EXTRACT TO READ:

◆ ◆ ◆

# Need some help in camera selection



## eskimo (Apr 7, 2013)

My old Sony DSC-H2 has finally given out and needs to be replaced.  I take all my pictures in a table-top lightbox and the camera is generally 12 - 18" from the pen, so I have never zoomed in on a picture.

I'd like to stay in the $300 - $400 range and I don't have a brand preference, so I'm hoping that some of the experience of this group might point me toward a good camera for use exclusively for this application.

Thanks


----------



## Silverado (Apr 7, 2013)

Nikon Coolpix® P510 16.1 MP Red Camera Bundle at Costco.ca or Amazon.
Sells for $309.00 at Costco.ca . Great Price!


----------



## 76winger (Apr 7, 2013)

For that price range, I'd encourage you to look into an entry level DSLR. Nikon Or Canon would be excellent choices. New would be pushing the envelope of your price range, but there's a wealth of super quality "last generation" models you can pick up used but in almost new condition on eBay for either brand. Both the Nikon D40 I purchased a couple years ago (3000 series would be more current models) and the D80 I just got in February were purchased that way. In both cases I got excellent cameras for MY needs without paying full price for a new model.


----------



## Glenn McCullough (Apr 7, 2013)

◆ ◆ ◆

MATERIAL PROVIDED:
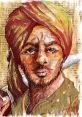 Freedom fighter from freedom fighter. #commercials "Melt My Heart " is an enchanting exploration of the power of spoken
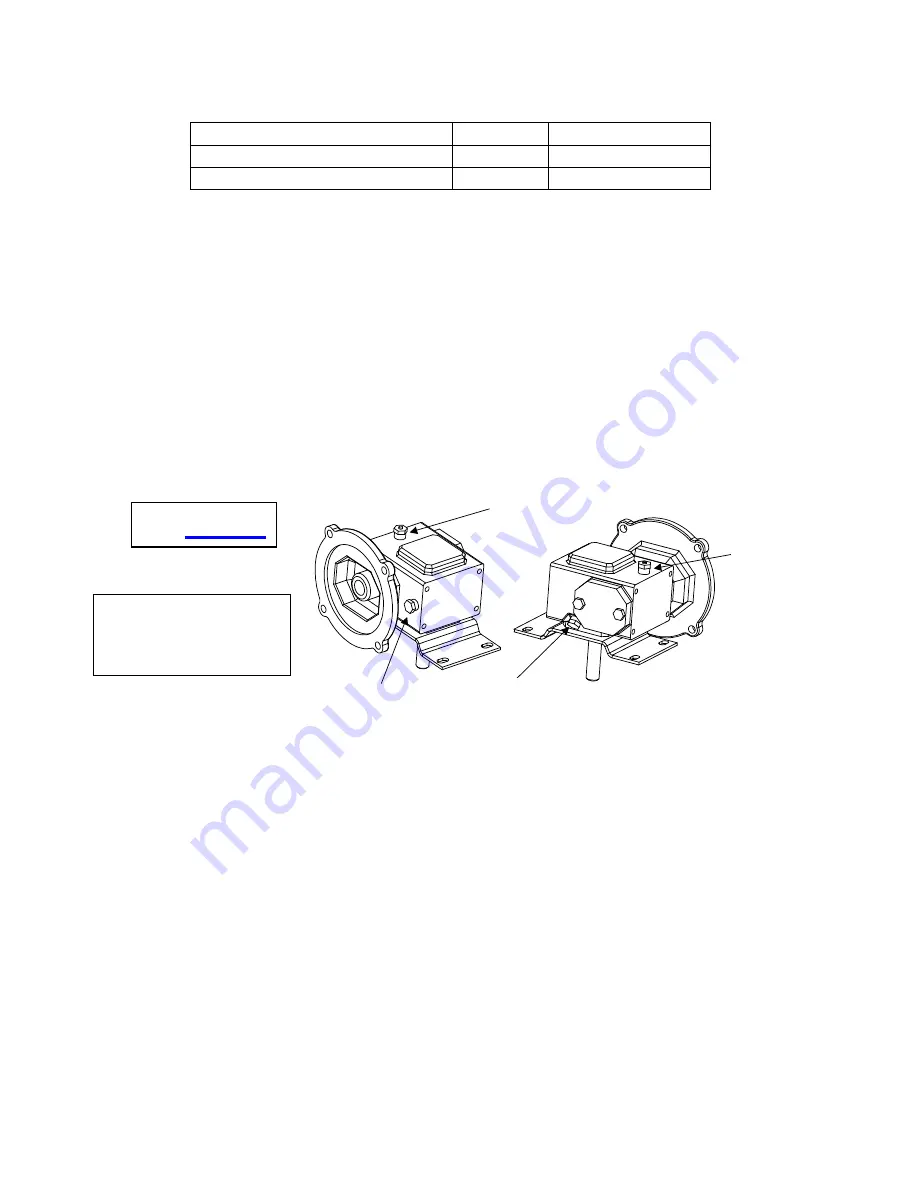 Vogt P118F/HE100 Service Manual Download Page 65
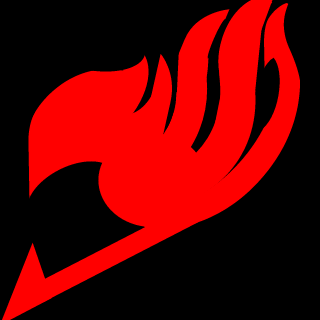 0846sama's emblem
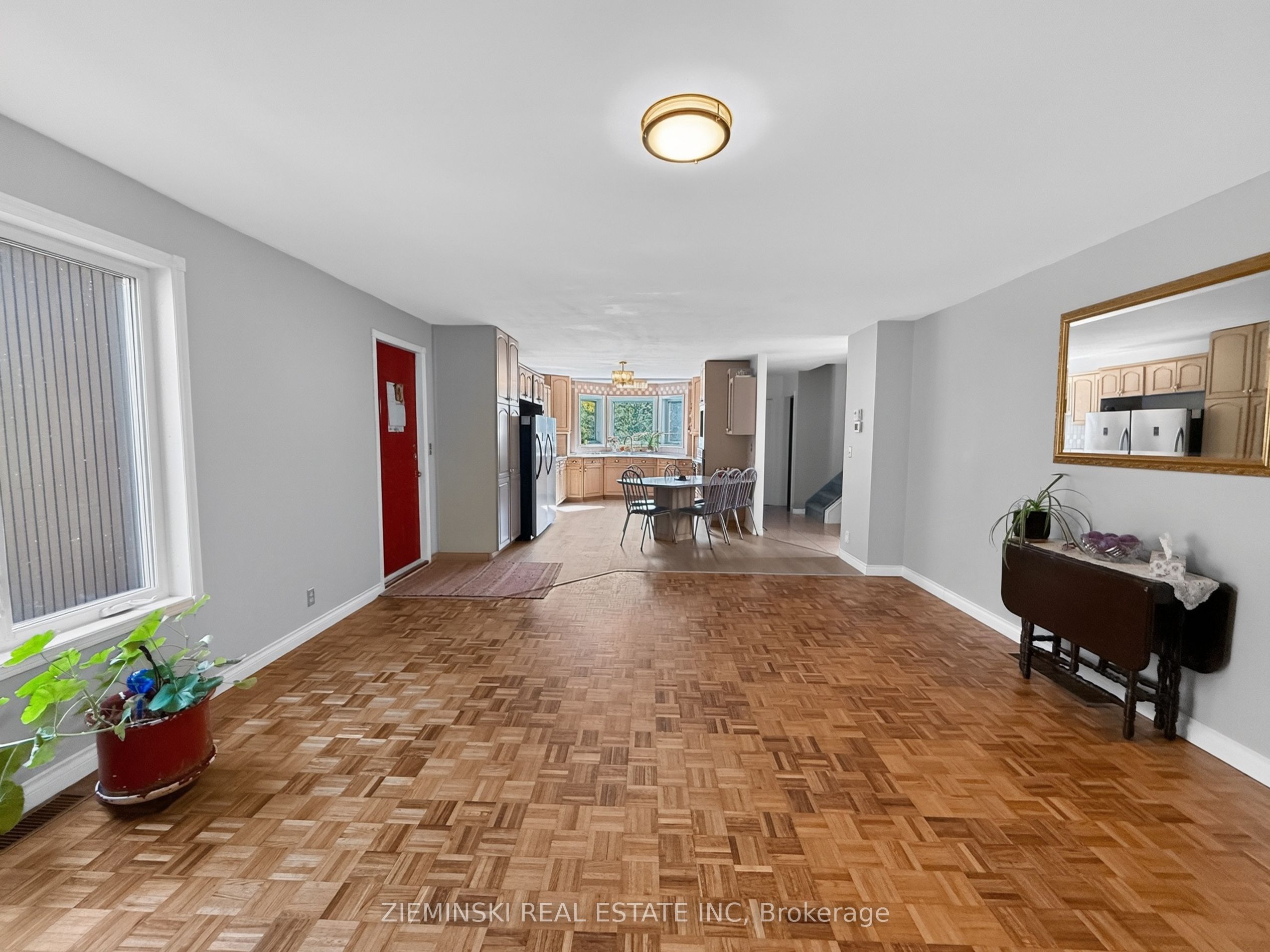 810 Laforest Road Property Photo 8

◆ ◆ ◆

PROMPT: Rewrite the camera-selection thread from "Nikon Coolpix® P510" up to and including "a new model.", putting "Craigslist" wherever "eBay" appears. The listing has no connection to the camera-selection thread.

EXERCISE RESPONSE:
Nikon Coolpix® P510 16.1 MP Red Camera Bundle at Costco.ca or Amazon.
Sells for $309.00 at Costco.ca . Great Price!


----------



## 76winger (Apr 7, 2013)

For that price range, I'd encourage you to look into an entry level DSLR. Nikon Or Canon would be excellent choices. New would be pushing the envelope of your price range, but there's a wealth of super quality "last generation" models you can pick up used but in almost new condition on Craigslist for either brand. Both the Nikon D40 I purchased a couple years ago (3000 series would be more current models) and the D80 I just got in February were purchased that way. In both cases I got excellent cameras for MY needs without paying full price for a new model.